Parmi les pièges à histoire, en voici un particulièrement dangereux pour le braconnier de récit. C’est celui que je prépare depuis la mise en forme de ce blog et qu’il faut bien se résoudre à armer. ( certain lecteur, ici même, peut témoigner de l’efficacité du dispositif )

Il consiste à se donner des obligations. D’abord un rythme, puis une attente ( un lecteur régulier).

C’est dangereux, parce que on ne sait pas ce que va être l’histoire. Ça peut être beaucoup de bruit pour rien. Et puis on prend le risque d’ être à sec ( un comble pour une histoire qui parle d’eau!) Exhiber son échec aux yeux du monde, que dis-je de l’univers!!!!

C’est donc une solution désespérée…

Les lecteurs sont trouvés, voici donc le rythme du feuilleton : un extrait par semaine, disons en fin de semaine.

Allez , je me jette à l’eau! ( si je peux dire)

Ah non, pas aujourd’hui!… La semaine prochaine, je dois me constituer une petite marge de sécurité, un bon trappeur est un trappeur prudent.

Attention brave gens, L’HISTOIRE DU MONDE (vaste) COMMENCE VENDREDI 16 09 2011

Les coups de feu affolèrent les mouches. En tumulte vibrant, elles criblèrent l’air.

**DOCUMENTS SOURCES:**
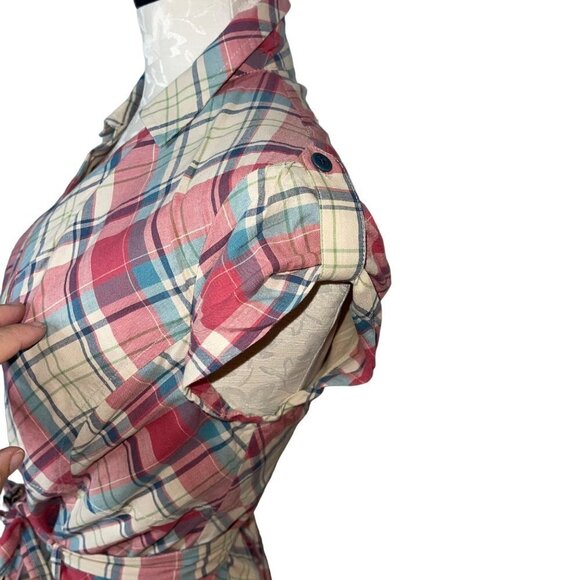 J Peterman Vintage Midi Dress Size 6 Pink Blue Cream Plaid Cotton Matching Belt - Picture 6 of 15
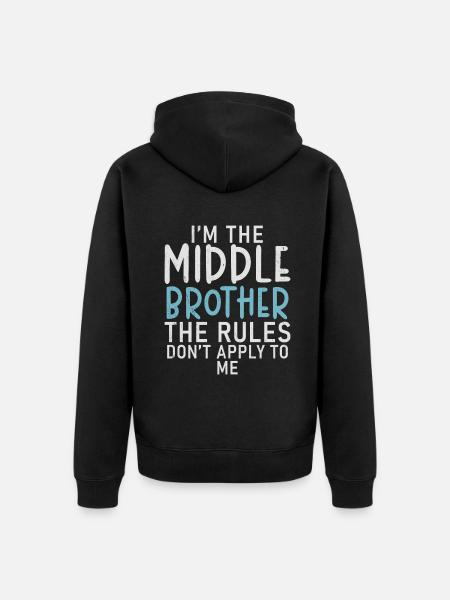 Middle Brother Gifts - Unisex Premium Organic Zip Hoodie - black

**ÉNONCÉ:** Recopiez le billet, de "C’est dangereux, parce" jusqu'à "dis-je de l’univers!!!!" inclus, en remplaçant "échec" par "fiasco", s'il vous plaît.

**SOLUTION:**
C’est dangereux, parce que on ne sait pas ce que va être l’histoire. Ça peut être beaucoup de bruit pour rien. Et puis on prend le risque d’ être à sec ( un comble pour une histoire qui parle d’eau!) Exhiber son fiasco aux yeux du monde, que dis-je de l’univers!!!!